Abstract

Serum endotoxin is a clinical marker of sepsis. However, it is vulnerable to bacterial contamination, and the postmortem stability has not been established. In the present study, to evaluate the forensic pathological significance of postmortem endotoxemia in relation to the causes of death, we investigated a series of 111 autopsy cases (postmortem interval<48 h), in part, using bacteriological investigations. Systemic endotoxemia involving both the cardiac and peripheral blood was observed in some specific causes of death, including pneumonia ( n=1/3), peritonitis ( n=2/5), delayed traumatic death with severe secondary infection ( n=7/33), drownings (freshwater, n=3/9; saltwater, n=3/16), fire deaths ( n=3/16), and also in protracted deaths under critical medical care ( n=2). Most cases of fatal blunt injury ( n=4/5) showed sporadic endotoxemia in cardiac or peripheral blood, whereas there was no elevation of serum endotoxin in acute hemorrhagic death from sharp instrument injury ( n=6).

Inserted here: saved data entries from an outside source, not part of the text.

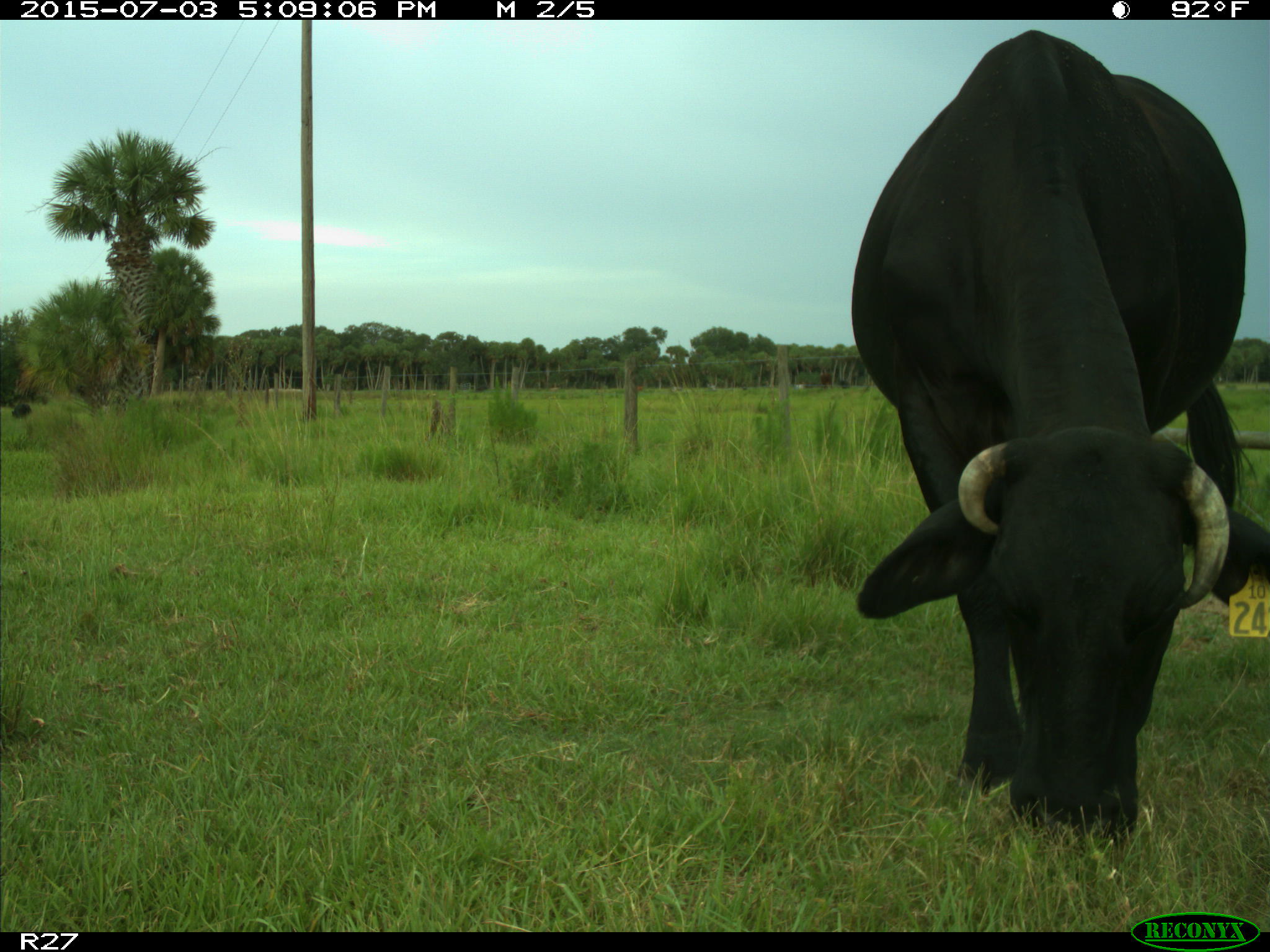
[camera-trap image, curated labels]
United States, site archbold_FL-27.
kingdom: Animalia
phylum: Chordata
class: Mammalia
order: Artiodactyla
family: Bovidae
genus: Bos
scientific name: Bos taurus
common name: domestic cow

The bacteriological investigation showed some characteristic profiles in infections and drownings. These observations suggested that, although endotoxin is a vulnerable serum marker to ante and postmortem interference, systemic postmortem endotoxemia involving peripheral blood may be a possible indicator of antemortem bacteremia related to some specific causes of death accompanied by advanced infection or pulmonary alveolar damage in the dying process especially due to drownings and fires.